[SET TASK 1]
Answer these questions using the review of If, December 1957:
(a) Who founded the magazine, and in what year?
(b) Who edited the single-issue revival in 1986?
(c) How many words long is "Learning Theory"?
[SET TASK 2]
For each statement, decide whether the review of If, December 1957 supports it, and quote the words that settle it:
(a) The magazine folded after the November-December 1974 issue.
(b) The reviewer bought a new copy of If at a newsstand in 1974.
(c) Pohl considered If a better product than Galaxy.
[SET TASK 3] Reproduce word for word the passage of the review of If, December 1957 that runs from "[Click the images" up to and including "and Algis Budrys.".

[SOURCE TEXT]

If, December 1957, A Retro-Review

If, December 1957, A Retro-Review

IF, December 1957. Cover by Mel Hunter

If was a classic digest magazine of what might be called the “second tier” of SF magazines. (The term second tier might be a bit dismissive — there were a number of quality magazines that for a time surpassed one or more of the so-called “Big Three” (Astounding/Analog, Galaxy, and F&SF.) That said, those three magazines, via comparative longevity, consistent quality, and simply tradition were considered “the big three” by the SF community for most of the ’50s through ’70s.) It was founded by James Quinn (Quinn Publishing Company) in 1952, with Paul Fairman the initial editor. Quinn took over from Fairman fairly soon (though Larry Shaw was listed as Associate Editor but was apparently the actual editor from May 1953 to March 1954), and he edited it until 1958, after which Damon Knight briefly took over. Quinn sold the magazines to the publishers of Galaxy, and it was a companion to Galaxy for the rest of its existence; under the editorship, sequentially, of H. L. Gold, Frederik Pohl, Ejler Jakobsson, and Jim Baen, before folding after the November-December 1974 issue.

There was a single-issue revival in 1986, edited by Clifford Hong, officially called Worlds of If. Though that revival quickly failed, it should be said that the list of contributors is fairly impressive (Niven, Van Vogt, Salmonson, Schenck, Card, Zelazny, etc.) As far as I know the official title of the magazine (except for the last issue) was always If, sometimes subtitled “Worlds of Science Fiction,” but the cover, especially late in the run, often appeared to give the title Worlds of If. During Pohl’s editorship, when it was positioned as the somewhat lighter, more adventure-oriented, magazine in the Galaxy stable, it won three consecutive Hugos as best magazine, supposedly to Pohl’s slight dismay, as he considered Galaxy the better product.

[Click the images IF you want bigger versions.]

Worlds of If, Fall 1986. Cover by Bob Eggleton

I never saw an issue of the magazine new — I began reading Galaxy in August 1974, but by then my newsstand no longer carried If. But I have bought several used copies, and I do generally find it enjoyable. Pohl’s stretch was strong, but I find the three issues Knight edited to be intriguing — each has a Richard McKenna story (and of course Knight published some McKenna stories posthumously in Orbit), and there are a couple early Cordwainer Smith pieces, and good work from Rog Phillips and Algis Budrys.

This issue, however, is from late in James Quinn’s term, December 1957. I bought it primarily for the lead novella, “And The Walls Came Tumbling Down,” partly because that story became a novel, Invisible Barriers, that is all but impossible to find at a reasonable price. But naturally I read the whole issue.

Table of Contents for If, December 1957


“And the Walls Came Tumbling Down,” by Robert Silverberg (25,000 words)
“Captain Peabody,” by Rog Phillips (5,500 words)
“Eddie,” by Frank Riley (8,000 words)
“Security,” by Bryce Walton (4,400 words)
“Learning Theory,” by James McConnell (4,700 words)
“Routine Emergency,” by David R. Bunch (1,100 words)

[Spatial question records]
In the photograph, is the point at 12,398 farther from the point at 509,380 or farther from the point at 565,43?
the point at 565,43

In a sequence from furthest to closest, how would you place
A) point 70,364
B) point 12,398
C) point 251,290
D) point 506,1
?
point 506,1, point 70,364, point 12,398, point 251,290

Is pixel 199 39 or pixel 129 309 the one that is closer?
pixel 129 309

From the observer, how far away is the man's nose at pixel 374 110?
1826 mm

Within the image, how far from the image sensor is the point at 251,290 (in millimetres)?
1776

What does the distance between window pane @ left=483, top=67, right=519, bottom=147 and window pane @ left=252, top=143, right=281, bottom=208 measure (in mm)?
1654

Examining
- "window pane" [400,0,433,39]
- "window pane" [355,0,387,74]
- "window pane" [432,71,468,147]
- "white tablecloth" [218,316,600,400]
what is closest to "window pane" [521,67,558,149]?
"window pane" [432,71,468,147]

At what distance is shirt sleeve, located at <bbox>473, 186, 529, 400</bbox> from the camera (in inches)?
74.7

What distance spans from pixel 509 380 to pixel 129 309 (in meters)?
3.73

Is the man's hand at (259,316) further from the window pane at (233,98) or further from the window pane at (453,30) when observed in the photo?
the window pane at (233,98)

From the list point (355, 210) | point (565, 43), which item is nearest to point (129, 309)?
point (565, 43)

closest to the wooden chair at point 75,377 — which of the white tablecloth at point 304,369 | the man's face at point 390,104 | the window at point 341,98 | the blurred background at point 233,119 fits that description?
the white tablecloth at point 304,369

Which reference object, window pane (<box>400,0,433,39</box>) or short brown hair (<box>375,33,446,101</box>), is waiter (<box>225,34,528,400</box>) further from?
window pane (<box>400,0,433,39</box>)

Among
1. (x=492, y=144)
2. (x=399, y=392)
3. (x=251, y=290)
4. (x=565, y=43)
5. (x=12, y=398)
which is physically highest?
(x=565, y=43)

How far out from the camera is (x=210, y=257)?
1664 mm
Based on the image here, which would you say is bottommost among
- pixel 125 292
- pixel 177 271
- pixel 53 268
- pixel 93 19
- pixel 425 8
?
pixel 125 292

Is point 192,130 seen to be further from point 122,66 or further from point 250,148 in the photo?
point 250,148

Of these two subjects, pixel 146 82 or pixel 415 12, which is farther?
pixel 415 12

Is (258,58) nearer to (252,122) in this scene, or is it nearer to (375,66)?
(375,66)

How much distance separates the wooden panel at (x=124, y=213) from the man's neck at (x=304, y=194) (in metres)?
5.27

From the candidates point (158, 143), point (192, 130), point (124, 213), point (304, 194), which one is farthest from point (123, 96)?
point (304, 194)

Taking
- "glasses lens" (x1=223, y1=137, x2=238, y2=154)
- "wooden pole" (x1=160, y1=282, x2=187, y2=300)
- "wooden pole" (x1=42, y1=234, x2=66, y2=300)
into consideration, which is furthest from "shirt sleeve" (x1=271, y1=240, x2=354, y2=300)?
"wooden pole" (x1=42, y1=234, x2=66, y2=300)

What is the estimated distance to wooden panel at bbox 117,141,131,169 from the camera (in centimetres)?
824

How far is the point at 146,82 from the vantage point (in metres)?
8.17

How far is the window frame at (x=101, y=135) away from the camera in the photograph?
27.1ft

[PROBLEM SOLUTION 1]
(a) James Quinn (Quinn Publishing Company) founded it in 1952.
(b) Clifford Hong edited it.
(c) It is 4,700 words long.

[PROBLEM SOLUTION 2]
(a) Yes: "before folding after the November-December 1974 issue."
(b) No: "I never saw an issue of the magazine new — I began reading Galaxy in August 1974, but by then my newsstand no longer carried If."
(c) No: "as he considered Galaxy the better product."

[PROBLEM SOLUTION 3]
[Click the images IF you want bigger versions.]

Worlds of If, Fall 1986. Cover by Bob Eggleton

I never saw an issue of the magazine new — I began reading Galaxy in August 1974, but by then my newsstand no longer carried If. But I have bought several used copies, and I do generally find it enjoyable. Pohl’s stretch was strong, but I find the three issues Knight edited to be intriguing — each has a Richard McKenna story (and of course Knight published some McKenna stories posthumously in Orbit), and there are a couple early Cordwainer Smith pieces, and good work from Rog Phillips and Algis Budrys.